[To-do list]
(A) In the earnings call transcript below, why does management expect earnings to land at the high end of the $1.17 to $1.27 guidance range? Please answer in one to three sentences.
(B) Resume the earnings call transcript below, starting right after its last sentence.

Andrew Matorin - Bear Stearns
Analyst
You had said that the 3Q forecast shows North America going up. Is that year-over-year or quarter over quarter or both?
C. Richard Harrison
Management
Both.
Andrew Matorin - Bear Stearns
Analyst
Obviously, you acquired some more resellers via the CoCreate acquisition. In looking at the growth in the indirect revenue I think it was up about 25% year-over-year, can you talk about the organic growth in the channel and if you’re seeing any change in the demand at that mid-market level in terms of the overall growth rate?
Cornelius F. Moses
Management
No, 26% overall, I had estimated probably around 15% of that coming organically from the channel and the balance is coming from CoCreate, but we can try to give you an exact number.
Andrew Matorin - Bear Stearns
Analyst
And you haven’t seen any significant changes in the demand then, in the mid-market environment?
C. Richard Harrison
Management
No.
Cornelius F. Moses
Management
Demand continues to be stronger, as a matter of fact.
C. Richard Harrison
Management
And in terms of being pretty close to the exact numbers, we started the year with about 400 channel partners. CoCreate brought 65 or so, and then we’ve added another 35 ourselves in terms of recruiting, 35 or 40, and we’ve deleted a few. So we’re right around 500 total channel partners today.
Operator
Operator
Your next question comes from Greg Dunham - Deutsche Bank.
Greg Dunham - Deutsche Bank
Analyst
Quickly on the margin front, looking out to the back half of the year, plugging in the numbers and the 22% operating margin, I’m having a difficult time getting even below that 1.27 number for earnings. The question is twofold. What are you assuming for taxes and other income? And where did you think you’re going to get the leverage on the margin line going forward?
Cornelius F. Moses
Management
The first piece is we’re assuming a non-GAAP tax rate for the full year of 35%. And so what we said today on our call was that although our guidance previously has been $1.17 to $1.27, that we expect it to be in a high end of that range because of the change to our non-GAAP tax rate, lowering it from 37.5% to 35%.

[Provided material]
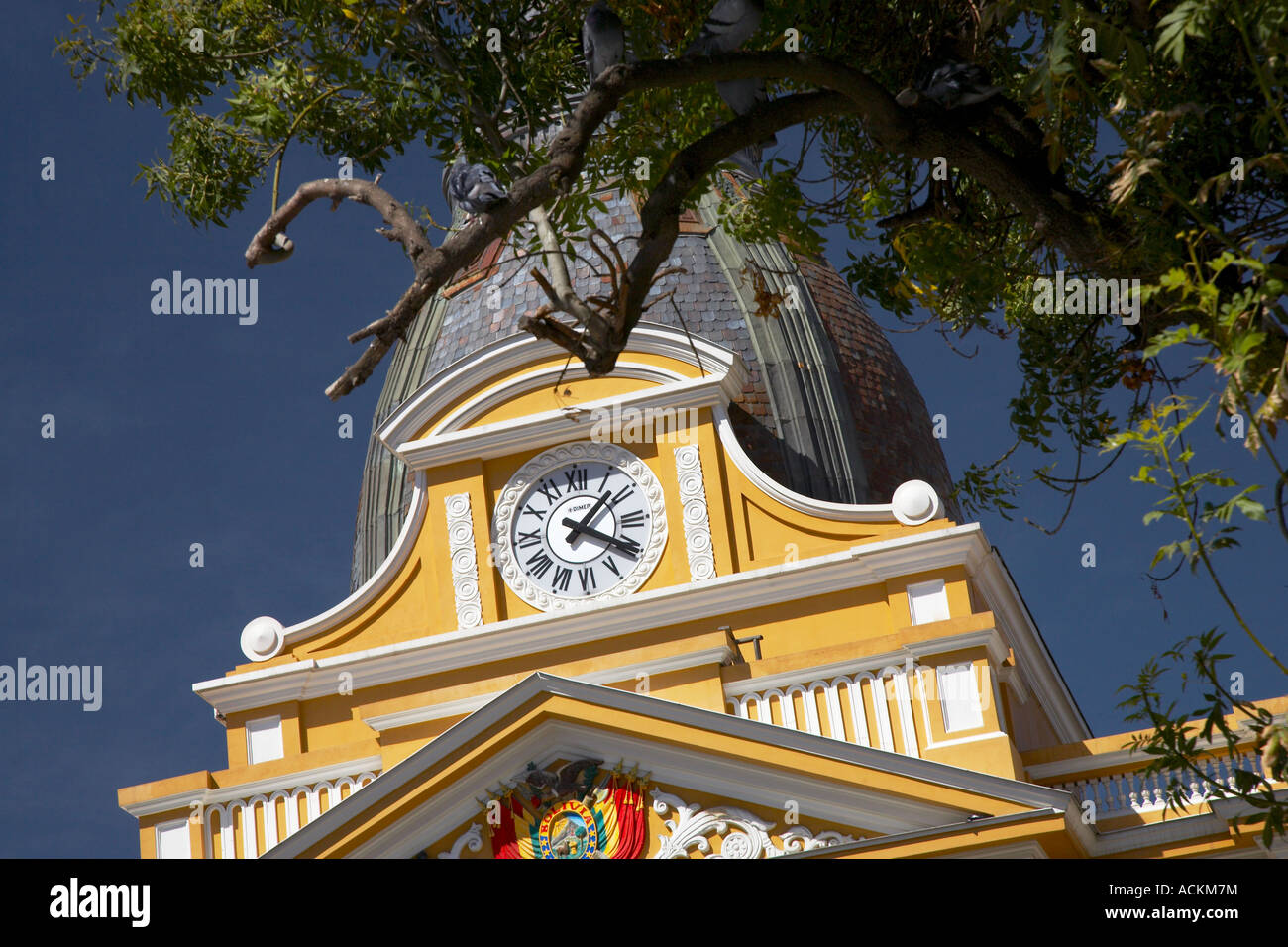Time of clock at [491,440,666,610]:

[Responses to the tasks]
(A) Management expects earnings at the high end of the range because it changed its non-GAAP tax rate assumption. The full-year rate was lowered from 37.5% to 35%.

(B)
Greg Dunham - Deutsche Bank
Analyst
So on the back half that tax rate should jump to around 37.5 then?
Cornelius F. Moses
Management
No, no. We’re about 34% at the halfway mark, up slightly.
Greg Dunham - Deutsche Bank
Analyst
Then looking back, you’ve grown services margin by nearly 400 basis points over the past 12 months. What expansion would you expect going forward over the next 12 to 18 months on that front?
Cornelius F. Moses
Management
I think what you’ve seen in the last six or so months in the services business is what you’ll continue to see for the balance of this year. Our plan is to expand our services margin by 400 basis points for the full year. And the principal reason that’s taking place is because the utilization rates for our consulting business are up significantly; they’re up about 10 points from where they were in the year ago period, and that’s driving some significant margin expansion. Going forward beyond this year, we obviously have not put together a plan for next year yet, but do we think there’s more leverage there? Yes, probably not the same type of leverage we’re experiencing this year. But is there another three to five points of utilization leverage in our services business and could that drive a couple more points of services margin? Yes, I think it probably could.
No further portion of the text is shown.